» **What is being asked**: Begin at the line that holds "truco raíces plantas" and retype every line through the end of the material, both included. Leave out the pictures.

Top of Exercise inputs

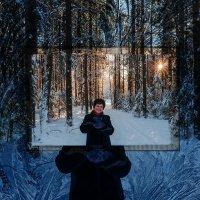 Зимний портрет. :: Валерий Молоток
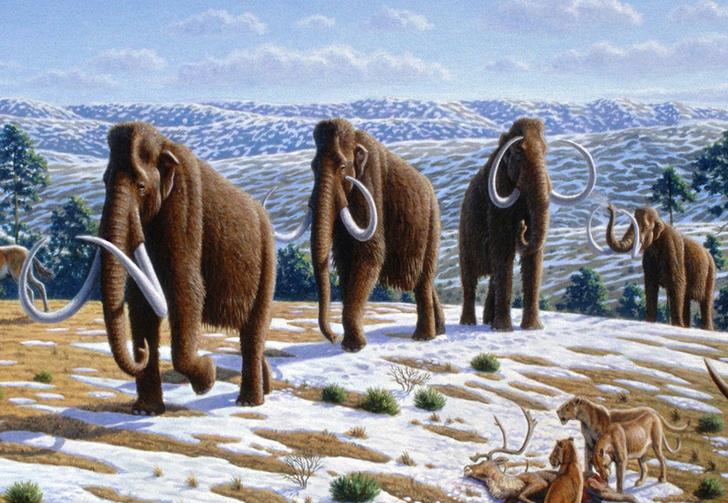Фото №1 - Мамонтов в массы! Ученые всерьез намереваются воскресить волосатых слонов
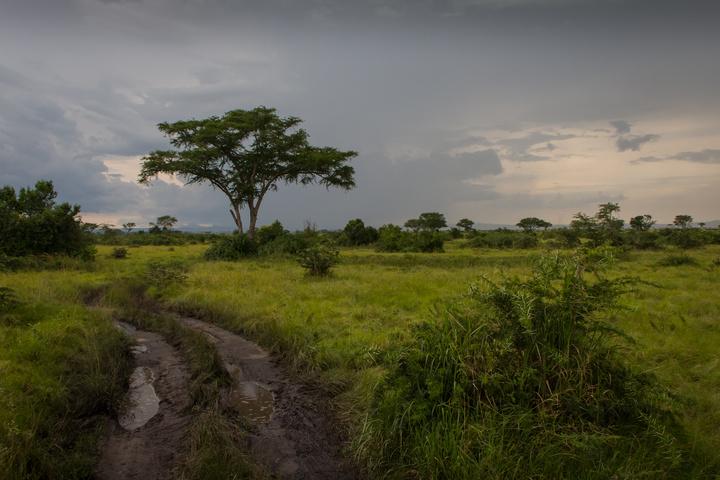 ishasha muddy roads and tree 720x480
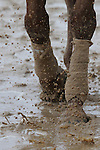 February 22, 2015: Scenery at Oaklawn Park in Hot Springs, AR. Justin Manning/ESW/CSM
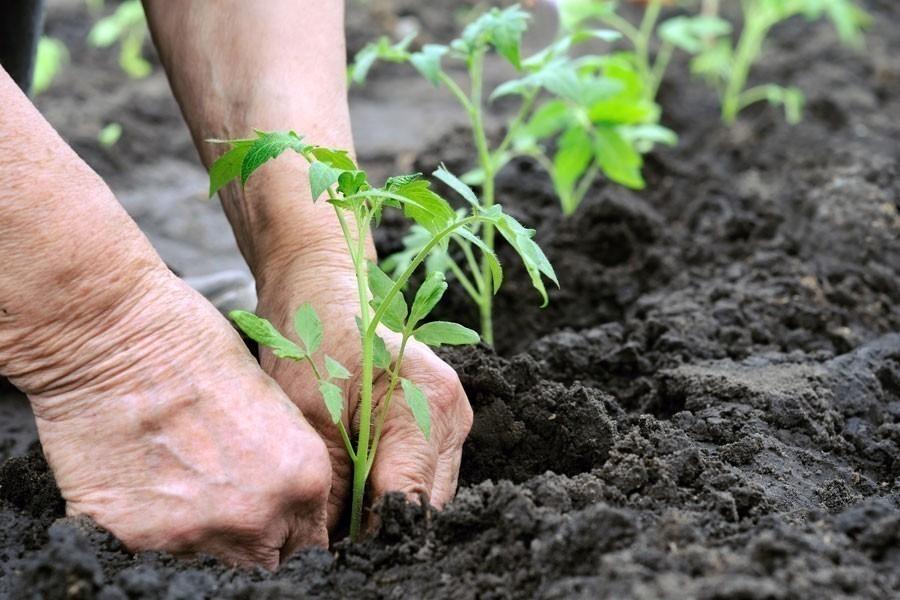 truco raíces plantas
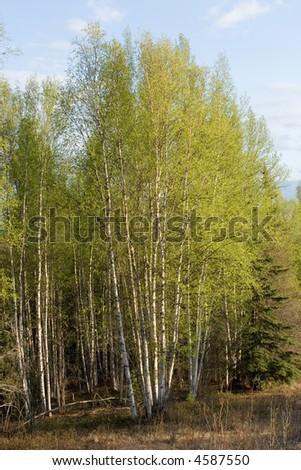 Birch tree forest in Alaska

Bottom of Exercise inputs

» **Solution**:
 truco raíces plantas
 Birch tree forest in Alaska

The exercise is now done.